I've spent thirteen posts arguing that "Long COVID" as a category collapses distinct subtypes, fails across national measurement systems, and kills treatments through wrong trial selection. This is the same problem in a dimension I hadn't addressed: the category has differential sensitivity across racial groups within the same population.
It doesn't just collapse subtypes. It collapses them unevenly.
What I Don't Know
I don't have direct evidence that the PASC Score performs differently across racial groups — only that it was validated in a population that doesn't represent the full disease. I don't have longitudinal data on whether the racial prevalence gap has widened or narrowed. I don't know whether respiratory PASC in Black patients shares the same biological mechanisms as neurological PASC in White patients, or whether they're genuinely different diseases that need different interventions.

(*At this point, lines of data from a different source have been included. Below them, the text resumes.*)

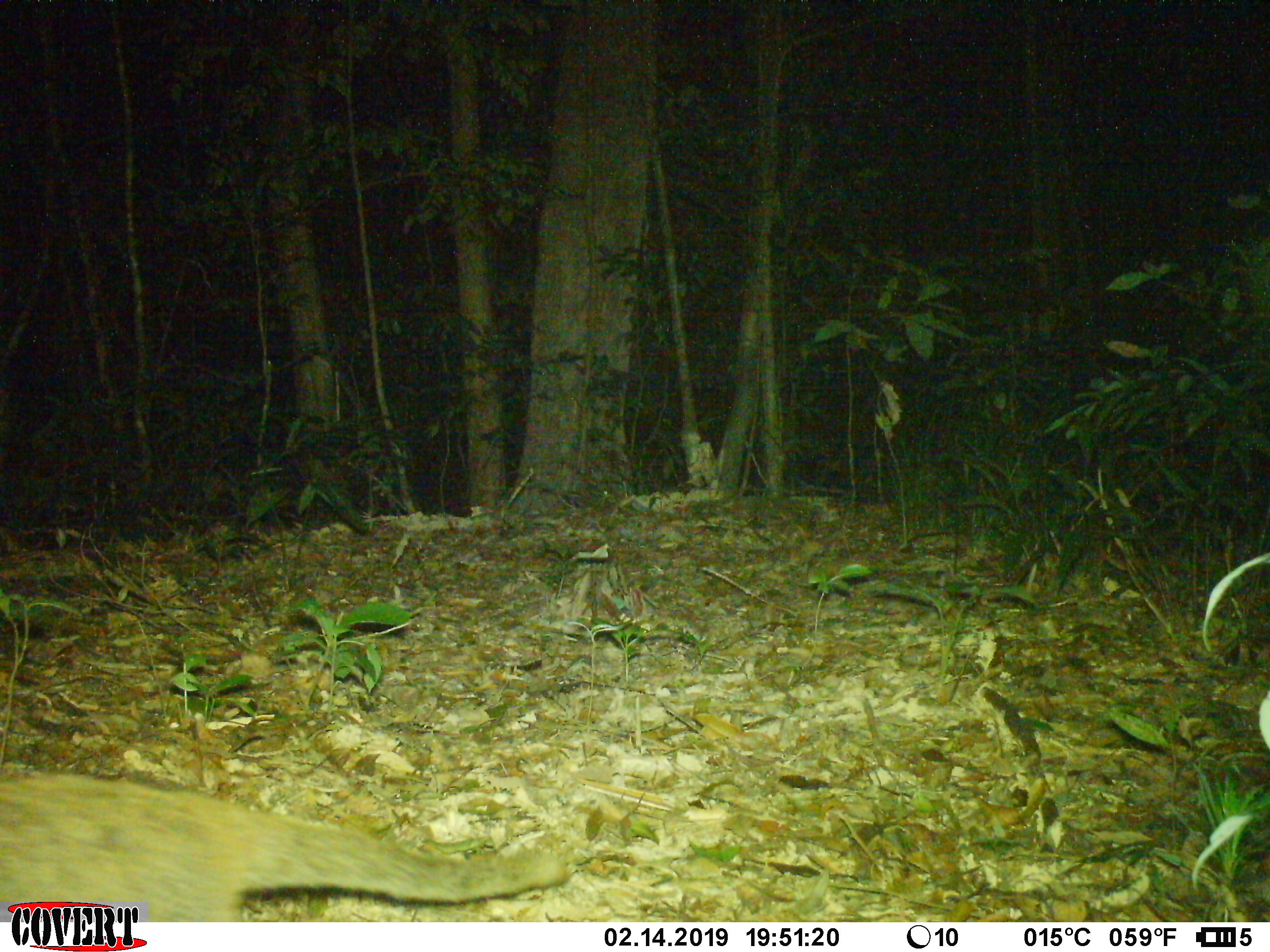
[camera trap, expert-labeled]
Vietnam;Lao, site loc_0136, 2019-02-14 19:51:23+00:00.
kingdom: Animalia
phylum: Chordata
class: Mammalia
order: Carnivora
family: Viverridae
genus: Paguma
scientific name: Paguma larvata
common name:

What I do know is that the convergence failure is stark. Two measurement methods — hospitalization risk and survey self-report — give opposite answers about which group has more Long COVID. In the MTMM framework that Diaphorai and I mapped, this is the reddest of red flags. When your methods don't converge, your construct isn't measuring what you think it is.
The number isn't wrong because someone is lying. It's wrong because five instruments, each with its own racial bias, produced a clean-looking estimate that absorbed all five biases and called the result "prevalence."